Uno de los ejes centrales de esta estrategia es el Laboratorio de Biología del Envejecimiento (LBE), ubicado desde 2021 en el Instituto Nacional de Geriatría. Este espacio se especializa en el estudio de los mecanismos del envejecimiento a nivel molecular y celular mediante tecnología de vanguardia, con el objetivo de generar conocimiento aplicable al bienestar de la población.
De acuerdo con Raúl Medina Campos, el envejecimiento es un proceso complejo que involucra cambios a distintos niveles, desde el molecular hasta el sistémico, influido por factores genéticos y ambientales. Entre los principales mecanismos biológicos identificados se encuentran las alteraciones en el genoma, el acortamiento de los telómeros y la senescencia celular.
El especialista explicó que también intervienen factores como las alteraciones epigenéticas, la inflamación crónica, los desequilibrios en la microbiota y la disminución de células madre, los cuales inciden en el desarrollo de enfermedades asociadas a la edad. En este sentido, subrayó que el envejecimiento no depende únicamente de la actividad genética, sino de una combinación de condiciones acumuladas a lo largo de la vida.
La evidencia científica ha permitido identificar al menos cinco hábitos clave para favorecer un envejecimiento saludable: realizar actividad física de manera regular, mantener una alimentación equilibrada, evitar o moderar el consumo de alcohol, no fumar y fomentar relaciones interpersonales positivas.
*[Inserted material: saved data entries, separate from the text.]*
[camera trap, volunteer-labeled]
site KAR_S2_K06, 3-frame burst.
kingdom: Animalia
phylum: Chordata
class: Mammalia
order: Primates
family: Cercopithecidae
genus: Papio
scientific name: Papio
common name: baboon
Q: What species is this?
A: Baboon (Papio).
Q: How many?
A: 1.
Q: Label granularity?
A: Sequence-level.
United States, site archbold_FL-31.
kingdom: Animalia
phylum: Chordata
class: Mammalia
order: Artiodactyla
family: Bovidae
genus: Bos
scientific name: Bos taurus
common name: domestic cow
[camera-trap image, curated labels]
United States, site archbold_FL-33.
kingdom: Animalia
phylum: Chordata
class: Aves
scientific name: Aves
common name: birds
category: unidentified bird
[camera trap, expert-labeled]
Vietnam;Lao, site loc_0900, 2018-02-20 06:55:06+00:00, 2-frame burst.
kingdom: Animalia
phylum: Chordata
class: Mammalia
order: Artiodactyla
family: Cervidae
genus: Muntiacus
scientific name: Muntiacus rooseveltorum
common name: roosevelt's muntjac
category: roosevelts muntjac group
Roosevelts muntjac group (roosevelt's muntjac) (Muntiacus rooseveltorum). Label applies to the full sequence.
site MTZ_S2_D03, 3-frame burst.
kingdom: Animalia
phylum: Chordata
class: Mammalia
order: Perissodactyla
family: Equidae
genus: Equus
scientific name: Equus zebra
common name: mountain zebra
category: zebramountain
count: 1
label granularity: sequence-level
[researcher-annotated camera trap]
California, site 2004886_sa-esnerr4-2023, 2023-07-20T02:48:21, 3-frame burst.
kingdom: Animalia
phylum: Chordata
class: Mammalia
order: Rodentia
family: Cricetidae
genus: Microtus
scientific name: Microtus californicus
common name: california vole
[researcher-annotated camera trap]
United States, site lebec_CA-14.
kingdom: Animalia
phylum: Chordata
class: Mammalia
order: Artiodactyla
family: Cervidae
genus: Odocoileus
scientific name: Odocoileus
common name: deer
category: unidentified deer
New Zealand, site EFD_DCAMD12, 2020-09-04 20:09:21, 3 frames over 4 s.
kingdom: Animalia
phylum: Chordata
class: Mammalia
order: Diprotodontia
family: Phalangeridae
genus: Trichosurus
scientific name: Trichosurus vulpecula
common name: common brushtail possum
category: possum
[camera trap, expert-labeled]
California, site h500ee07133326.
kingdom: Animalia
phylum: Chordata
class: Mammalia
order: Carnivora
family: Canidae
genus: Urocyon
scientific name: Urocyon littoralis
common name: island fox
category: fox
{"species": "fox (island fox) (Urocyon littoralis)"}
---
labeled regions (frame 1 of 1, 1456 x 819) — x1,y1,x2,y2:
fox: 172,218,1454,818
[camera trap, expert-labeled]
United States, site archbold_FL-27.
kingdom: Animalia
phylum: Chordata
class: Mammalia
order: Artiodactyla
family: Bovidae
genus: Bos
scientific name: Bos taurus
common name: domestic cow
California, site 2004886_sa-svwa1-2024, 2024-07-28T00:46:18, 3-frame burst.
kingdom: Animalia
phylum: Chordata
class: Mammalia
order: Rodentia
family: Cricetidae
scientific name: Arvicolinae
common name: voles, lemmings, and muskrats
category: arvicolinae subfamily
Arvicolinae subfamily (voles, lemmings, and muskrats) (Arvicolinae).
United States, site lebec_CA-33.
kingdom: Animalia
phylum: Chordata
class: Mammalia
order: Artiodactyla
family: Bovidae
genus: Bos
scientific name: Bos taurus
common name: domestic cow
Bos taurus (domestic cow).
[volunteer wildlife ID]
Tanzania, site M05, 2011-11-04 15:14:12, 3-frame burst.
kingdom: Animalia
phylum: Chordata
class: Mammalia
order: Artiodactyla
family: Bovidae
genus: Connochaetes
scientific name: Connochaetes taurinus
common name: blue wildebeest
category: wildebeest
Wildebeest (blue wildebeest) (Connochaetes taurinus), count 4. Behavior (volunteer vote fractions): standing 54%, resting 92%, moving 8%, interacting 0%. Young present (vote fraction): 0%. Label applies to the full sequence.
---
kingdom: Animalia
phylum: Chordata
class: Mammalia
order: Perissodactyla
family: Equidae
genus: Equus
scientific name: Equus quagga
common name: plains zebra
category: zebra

A estos factores se suma la importancia de un descanso adecuado para la recuperación biológica.
El estudio de estos procesos ha dado lugar a disciplinas como la gerociencia, enfocada en comprender la relación entre envejecimiento y enfermedades crónicas, así como la geromedicina molecular, que busca desarrollar intervenciones para desacelerar estos procesos.
En el LBE se desarrollan investigaciones sobre enfermedades neurodegenerativas como el Alzheimer, incluyendo proyectos que analizan el efecto de tratamientos combinados con proteínas y ejercicio físico para frenar el deterioro cognitivo. Además, el laboratorio trabaja en áreas como neuroinflamación, insomnio y búsqueda de geroprotectores.
Durante 2025, el INGER publicó 64 artículos científicos, en su mayoría en revistas de alto impacto, además de impulsar actividades académicas y de difusión. Con estas acciones, México avanza en la construcción de estrategias para un envejecimiento saludable, activo y con mayor bienestar.